## START Provided material
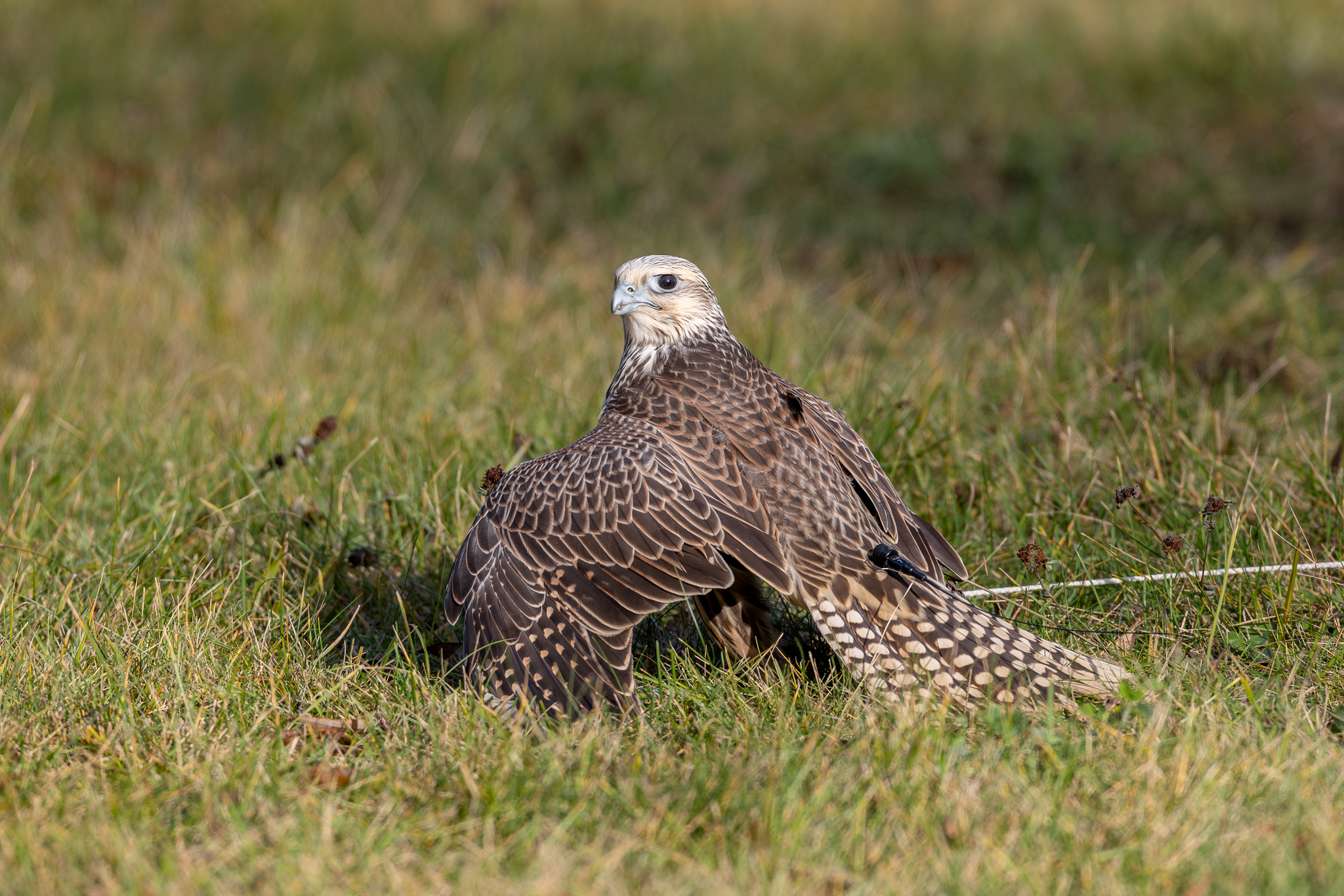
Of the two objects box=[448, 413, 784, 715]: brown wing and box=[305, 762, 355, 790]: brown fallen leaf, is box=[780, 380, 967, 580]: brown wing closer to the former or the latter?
box=[448, 413, 784, 715]: brown wing

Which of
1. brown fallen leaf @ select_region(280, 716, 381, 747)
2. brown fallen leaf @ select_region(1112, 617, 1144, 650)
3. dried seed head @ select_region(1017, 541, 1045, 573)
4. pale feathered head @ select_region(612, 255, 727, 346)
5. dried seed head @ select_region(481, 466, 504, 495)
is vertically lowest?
brown fallen leaf @ select_region(1112, 617, 1144, 650)

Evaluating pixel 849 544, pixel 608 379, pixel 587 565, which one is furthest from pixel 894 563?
→ pixel 608 379

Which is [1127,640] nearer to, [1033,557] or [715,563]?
[1033,557]

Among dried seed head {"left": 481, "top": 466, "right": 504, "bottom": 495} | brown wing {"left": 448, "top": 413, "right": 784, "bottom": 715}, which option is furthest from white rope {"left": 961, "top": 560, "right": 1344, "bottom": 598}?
dried seed head {"left": 481, "top": 466, "right": 504, "bottom": 495}

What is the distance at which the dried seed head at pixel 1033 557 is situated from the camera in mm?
4078

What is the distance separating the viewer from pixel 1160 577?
402 cm

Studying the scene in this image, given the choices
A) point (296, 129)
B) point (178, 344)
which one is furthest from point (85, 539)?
point (296, 129)

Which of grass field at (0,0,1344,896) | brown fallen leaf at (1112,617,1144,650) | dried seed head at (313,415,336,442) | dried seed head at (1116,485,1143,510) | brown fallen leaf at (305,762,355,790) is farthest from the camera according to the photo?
dried seed head at (313,415,336,442)

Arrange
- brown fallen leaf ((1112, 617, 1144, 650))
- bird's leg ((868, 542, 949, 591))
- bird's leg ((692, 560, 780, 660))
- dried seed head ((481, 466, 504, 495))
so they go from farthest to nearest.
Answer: dried seed head ((481, 466, 504, 495))
bird's leg ((692, 560, 780, 660))
brown fallen leaf ((1112, 617, 1144, 650))
bird's leg ((868, 542, 949, 591))

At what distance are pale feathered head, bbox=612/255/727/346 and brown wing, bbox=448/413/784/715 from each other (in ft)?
2.25

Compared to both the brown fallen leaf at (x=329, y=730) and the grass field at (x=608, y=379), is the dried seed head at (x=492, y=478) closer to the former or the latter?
the grass field at (x=608, y=379)

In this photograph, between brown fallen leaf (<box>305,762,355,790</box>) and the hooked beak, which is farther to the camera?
the hooked beak

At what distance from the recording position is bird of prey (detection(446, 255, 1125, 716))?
11.7 feet

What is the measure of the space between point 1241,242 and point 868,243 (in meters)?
2.17
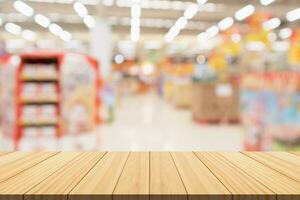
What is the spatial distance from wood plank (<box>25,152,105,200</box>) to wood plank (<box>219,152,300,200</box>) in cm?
A: 57

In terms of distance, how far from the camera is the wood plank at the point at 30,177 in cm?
105

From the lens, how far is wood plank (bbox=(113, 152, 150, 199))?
106cm

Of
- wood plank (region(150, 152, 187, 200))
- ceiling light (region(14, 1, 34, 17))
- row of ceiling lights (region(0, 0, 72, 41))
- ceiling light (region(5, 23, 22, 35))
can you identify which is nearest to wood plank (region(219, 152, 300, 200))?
wood plank (region(150, 152, 187, 200))

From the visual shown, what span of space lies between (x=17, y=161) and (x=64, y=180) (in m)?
0.39

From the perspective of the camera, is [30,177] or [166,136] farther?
[166,136]

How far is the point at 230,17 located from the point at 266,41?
4385 mm

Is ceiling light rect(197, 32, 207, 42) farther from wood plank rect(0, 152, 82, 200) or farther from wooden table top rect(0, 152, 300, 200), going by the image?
wood plank rect(0, 152, 82, 200)

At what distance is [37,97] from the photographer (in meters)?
6.65

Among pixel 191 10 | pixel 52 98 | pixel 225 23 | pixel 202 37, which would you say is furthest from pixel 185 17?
pixel 52 98

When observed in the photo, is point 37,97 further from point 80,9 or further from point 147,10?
point 147,10

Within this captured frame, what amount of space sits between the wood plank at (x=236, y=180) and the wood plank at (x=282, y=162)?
0.15 m

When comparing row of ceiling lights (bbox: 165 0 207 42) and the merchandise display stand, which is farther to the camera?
row of ceiling lights (bbox: 165 0 207 42)

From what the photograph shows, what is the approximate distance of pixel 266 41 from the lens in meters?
11.6

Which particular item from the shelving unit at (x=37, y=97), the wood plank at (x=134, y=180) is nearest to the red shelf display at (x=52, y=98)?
the shelving unit at (x=37, y=97)
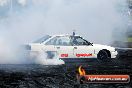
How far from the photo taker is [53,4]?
85.0 ft

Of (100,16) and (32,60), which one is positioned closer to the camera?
(32,60)

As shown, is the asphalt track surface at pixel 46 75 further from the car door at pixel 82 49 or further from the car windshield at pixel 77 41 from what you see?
the car windshield at pixel 77 41

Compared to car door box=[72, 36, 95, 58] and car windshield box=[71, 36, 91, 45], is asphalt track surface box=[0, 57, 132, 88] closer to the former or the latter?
car door box=[72, 36, 95, 58]

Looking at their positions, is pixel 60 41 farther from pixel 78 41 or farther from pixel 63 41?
pixel 78 41

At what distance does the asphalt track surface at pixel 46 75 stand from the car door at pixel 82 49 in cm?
70

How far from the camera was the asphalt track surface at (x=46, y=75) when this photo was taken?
43.7 feet

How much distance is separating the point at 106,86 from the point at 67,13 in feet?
→ 45.2

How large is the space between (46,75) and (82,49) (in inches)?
200

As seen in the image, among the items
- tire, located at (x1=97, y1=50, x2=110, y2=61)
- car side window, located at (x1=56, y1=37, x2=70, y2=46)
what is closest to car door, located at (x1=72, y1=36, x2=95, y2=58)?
car side window, located at (x1=56, y1=37, x2=70, y2=46)

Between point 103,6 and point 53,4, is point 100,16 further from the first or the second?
point 53,4

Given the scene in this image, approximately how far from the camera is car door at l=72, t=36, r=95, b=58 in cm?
2005

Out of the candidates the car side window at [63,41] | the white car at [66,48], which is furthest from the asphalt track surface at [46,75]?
the car side window at [63,41]

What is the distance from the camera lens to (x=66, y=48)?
19703 mm

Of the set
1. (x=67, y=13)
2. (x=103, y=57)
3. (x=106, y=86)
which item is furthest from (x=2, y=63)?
(x=67, y=13)
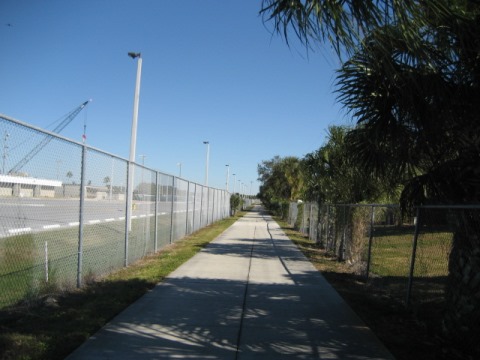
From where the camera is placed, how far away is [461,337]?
4.99m

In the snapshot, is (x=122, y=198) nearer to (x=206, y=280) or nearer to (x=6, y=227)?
(x=206, y=280)

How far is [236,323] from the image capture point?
5.93 m

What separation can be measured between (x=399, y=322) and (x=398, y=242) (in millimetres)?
5401

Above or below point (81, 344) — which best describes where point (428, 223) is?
above

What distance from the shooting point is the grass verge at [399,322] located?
4.97 meters

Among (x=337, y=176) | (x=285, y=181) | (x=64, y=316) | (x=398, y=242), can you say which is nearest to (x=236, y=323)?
(x=64, y=316)

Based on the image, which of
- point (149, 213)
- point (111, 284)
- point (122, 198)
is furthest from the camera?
point (149, 213)

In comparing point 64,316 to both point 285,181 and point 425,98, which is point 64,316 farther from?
point 285,181

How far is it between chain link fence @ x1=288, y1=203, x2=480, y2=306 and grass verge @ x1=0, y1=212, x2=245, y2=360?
414 centimetres

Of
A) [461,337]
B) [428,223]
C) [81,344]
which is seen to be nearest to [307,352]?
[461,337]

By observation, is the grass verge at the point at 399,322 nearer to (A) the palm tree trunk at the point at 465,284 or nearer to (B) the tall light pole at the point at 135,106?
(A) the palm tree trunk at the point at 465,284

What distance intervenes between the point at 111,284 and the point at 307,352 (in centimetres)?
424

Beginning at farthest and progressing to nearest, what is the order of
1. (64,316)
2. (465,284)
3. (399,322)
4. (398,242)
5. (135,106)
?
(135,106), (398,242), (399,322), (64,316), (465,284)

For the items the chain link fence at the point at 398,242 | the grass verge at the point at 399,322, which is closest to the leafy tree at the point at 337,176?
the chain link fence at the point at 398,242
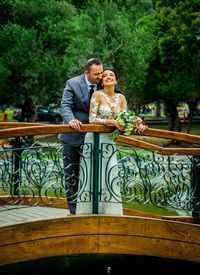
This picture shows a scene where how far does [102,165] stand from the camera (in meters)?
7.07

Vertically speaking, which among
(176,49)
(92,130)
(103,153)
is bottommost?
(103,153)

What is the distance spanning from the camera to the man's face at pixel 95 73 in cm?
720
## END Provided material
What this task involves ▸ Write out the stretch of the items from the line containing "In comparing point" through the line containing "414 centimetres", reproducing each line without any change.

Exercise solution ▸
In comparing point 64,316 to both point 285,181 and point 425,98, which is point 64,316 farther from?
point 285,181

How far is it between chain link fence @ x1=288, y1=203, x2=480, y2=306 and grass verge @ x1=0, y1=212, x2=245, y2=360?
414 centimetres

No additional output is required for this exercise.